On 4 Feb 2007 at 0:00, Jim Leonard wrote:
Okay, just making sure. On 486, it was break-even; on
Pentium, it was
indeed faster for most cases to pair instructions. (Although, if you
wanted to get fancy, you could copy memory even faster by loading 64
bits at a time into the FPU registers, then storing them out...)
Yeah, but then you wouldn't have code that would run on *any* x86.

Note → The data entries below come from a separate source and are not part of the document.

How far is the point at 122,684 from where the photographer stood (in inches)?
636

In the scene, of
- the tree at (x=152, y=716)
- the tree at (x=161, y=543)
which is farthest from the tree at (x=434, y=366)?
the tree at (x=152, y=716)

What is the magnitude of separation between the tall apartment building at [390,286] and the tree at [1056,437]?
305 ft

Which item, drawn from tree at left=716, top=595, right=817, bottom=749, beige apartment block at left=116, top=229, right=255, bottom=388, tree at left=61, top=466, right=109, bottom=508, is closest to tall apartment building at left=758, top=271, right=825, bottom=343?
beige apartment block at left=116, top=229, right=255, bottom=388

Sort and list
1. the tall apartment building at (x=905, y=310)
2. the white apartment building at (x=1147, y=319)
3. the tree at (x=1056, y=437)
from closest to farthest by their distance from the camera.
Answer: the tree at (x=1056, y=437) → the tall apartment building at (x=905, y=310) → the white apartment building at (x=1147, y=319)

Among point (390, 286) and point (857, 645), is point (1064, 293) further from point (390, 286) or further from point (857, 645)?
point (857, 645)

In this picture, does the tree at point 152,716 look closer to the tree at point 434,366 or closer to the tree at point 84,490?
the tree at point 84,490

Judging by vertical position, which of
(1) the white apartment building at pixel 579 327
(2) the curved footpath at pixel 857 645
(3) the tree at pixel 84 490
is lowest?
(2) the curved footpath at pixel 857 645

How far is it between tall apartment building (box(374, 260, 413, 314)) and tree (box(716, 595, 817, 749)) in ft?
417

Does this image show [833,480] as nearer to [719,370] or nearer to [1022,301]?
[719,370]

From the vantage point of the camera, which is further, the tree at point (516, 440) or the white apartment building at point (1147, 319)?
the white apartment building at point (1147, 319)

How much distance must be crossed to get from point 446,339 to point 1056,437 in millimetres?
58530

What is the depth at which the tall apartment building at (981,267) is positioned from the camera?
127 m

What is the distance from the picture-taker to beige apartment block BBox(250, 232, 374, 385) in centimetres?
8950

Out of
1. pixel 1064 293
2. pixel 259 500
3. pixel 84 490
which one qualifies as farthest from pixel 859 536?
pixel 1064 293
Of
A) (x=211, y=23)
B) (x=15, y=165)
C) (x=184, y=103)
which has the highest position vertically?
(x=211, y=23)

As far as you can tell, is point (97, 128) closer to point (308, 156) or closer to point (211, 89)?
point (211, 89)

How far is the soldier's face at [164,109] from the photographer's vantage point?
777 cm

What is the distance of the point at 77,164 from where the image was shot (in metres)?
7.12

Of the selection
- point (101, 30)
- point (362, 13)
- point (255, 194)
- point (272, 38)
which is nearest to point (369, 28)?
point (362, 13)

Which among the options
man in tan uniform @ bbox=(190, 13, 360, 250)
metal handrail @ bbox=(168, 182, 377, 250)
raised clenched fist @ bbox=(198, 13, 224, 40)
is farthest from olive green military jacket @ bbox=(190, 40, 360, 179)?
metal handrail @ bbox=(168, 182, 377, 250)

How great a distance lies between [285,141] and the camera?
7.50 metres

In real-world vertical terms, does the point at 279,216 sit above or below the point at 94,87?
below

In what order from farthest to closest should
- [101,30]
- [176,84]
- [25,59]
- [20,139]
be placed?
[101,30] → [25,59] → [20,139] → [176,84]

To be fair, however, in a bunch of my code, I did have a routine that
started out:
mov Is_x86,0 ; assume neither 286 nor 386
push sp
pop ax
cmp ax,sp ; see if the same
jne Init2 ; if not 2/386
inc Is_x86 ; it's at least a 286
.486
sgdt scratch ; stash the GDT
.8086
mov al,byte ptr scratch+5
test al,al
jnz Init2
inc Is_x86 ; at least a 386
Init2:
so I could make use of those 32 bit registers for moving data around
and calculating CRCs and such.
That's one of the awful inequities of "improved" CPUs; something like
processor social economics. A trick used to exploit a faster CPU
will often run more slowly on the lower CPU than if you had left in
the non-tricky code. So the folks with older CPUs sometimes get
penalized additionally through no fault of their own.
On the CDC 6000 machines it was like that. The "Count the one's"
instruction on the fast 6600 ran in something like 8 cycles, while on
the slower 6400, it took 68 (slower than even a floating divide). So
a clever algorithm that used the pop count instruction on the 6600
really smoked; but on the 6400, it could make the speed disparity
between the two systems look much worse.
Cheers,
Chuck